Il convient de noter que la présidence de la République a publié un communiqué de grâce présidentielle il y a deux ans, le 4 juillet 2022, annonçant la préparation d’une loi spéciale, en prolongement des lois de grâce et de réconciliation nationale, concernant 298 condamnés. Cela visait la catégorie des prisonniers des années 90, mais cette loi n’a jamais vu le jour, laissant le dossier de ces prisonniers politiques en suspens malgré leur difficile condition de santé et humaine dans les prisons.
L’Organisation CHOAA exprime son mécontentement quant à l’exclusion des détenus d’opinion et des prisonniers politiques du décret de grâce. De plus, la poursuite par les autorités algériennes de nouveaux citoyens avec des accusations politiques, la dernière étant la mise en détention préventive du militant des droits de l’homme Ayoub Azawi à la veille de la célébration du 70ème anniversaire de la révolution de libération, ainsi que le déni persistant de l’existence de détenus d’opinion. Leur indifférence et leur mépris envers les appels des organisations des droits de l’homme pour la libération des détenus d’opinion et des prisonniers politiques, alors qu’il est question de « dialogue national », confirment l’absence de toute intention ou volonté politique d’améliorer la situation des droits de l’homme ou de libérer tous les détenus d’opinion et les prisonniers politiques. Cela démontre qu’elles restent fermement engagées dans une politique de non-tolérance envers les personnes arrêtées pour des accusations politiques et remet en question toute crédibilité à l’appel du président Abdelmadjid Tebboune à ouvrir un dialogue national inclusif avec toutes les forces nationales du pays.

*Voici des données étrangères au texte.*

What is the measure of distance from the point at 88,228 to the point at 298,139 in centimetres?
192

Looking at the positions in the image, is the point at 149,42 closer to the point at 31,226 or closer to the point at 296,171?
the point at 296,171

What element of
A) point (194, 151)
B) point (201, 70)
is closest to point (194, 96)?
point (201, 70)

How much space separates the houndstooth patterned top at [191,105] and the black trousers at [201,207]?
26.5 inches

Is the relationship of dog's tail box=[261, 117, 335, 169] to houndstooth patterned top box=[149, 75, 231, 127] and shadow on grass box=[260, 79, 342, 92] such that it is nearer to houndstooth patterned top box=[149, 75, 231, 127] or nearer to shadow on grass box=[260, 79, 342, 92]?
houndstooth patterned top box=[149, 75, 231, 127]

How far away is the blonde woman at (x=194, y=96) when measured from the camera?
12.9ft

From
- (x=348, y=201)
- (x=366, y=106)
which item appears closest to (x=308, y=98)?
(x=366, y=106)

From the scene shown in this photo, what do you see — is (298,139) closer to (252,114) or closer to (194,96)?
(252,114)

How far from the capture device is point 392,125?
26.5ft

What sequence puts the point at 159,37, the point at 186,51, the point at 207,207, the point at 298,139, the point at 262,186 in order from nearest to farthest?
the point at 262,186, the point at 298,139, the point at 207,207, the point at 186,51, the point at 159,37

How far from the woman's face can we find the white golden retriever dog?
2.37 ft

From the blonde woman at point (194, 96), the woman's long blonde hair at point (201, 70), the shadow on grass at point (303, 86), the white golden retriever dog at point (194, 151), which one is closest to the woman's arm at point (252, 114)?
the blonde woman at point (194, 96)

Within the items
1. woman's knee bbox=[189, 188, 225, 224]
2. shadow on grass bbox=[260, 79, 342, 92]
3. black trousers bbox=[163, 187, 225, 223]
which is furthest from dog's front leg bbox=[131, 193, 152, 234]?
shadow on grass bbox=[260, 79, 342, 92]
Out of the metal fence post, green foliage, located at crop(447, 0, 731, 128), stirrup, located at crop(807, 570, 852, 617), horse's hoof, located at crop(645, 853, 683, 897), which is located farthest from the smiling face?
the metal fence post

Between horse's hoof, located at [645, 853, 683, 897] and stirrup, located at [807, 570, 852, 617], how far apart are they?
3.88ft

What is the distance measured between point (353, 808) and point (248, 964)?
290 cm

L’Organisation CHOAA dénonce également la poursuite par les autorités algériennes de la politique de répression et appelle à mettre fin aux restrictions sur les libertés, à cesser les arrestations parmi les militants et les opposants, ainsi qu’aux poursuites judiciaires à leur encontre, et à libérer les détenus d’opinion et les prisonniers politiques, tout en ouvrant un véritable dialogue politique. La résolution des multiples crises auxquelles l’Algérie fait face aujourd’hui nécessite une ouverture politique et une liberté de la presse.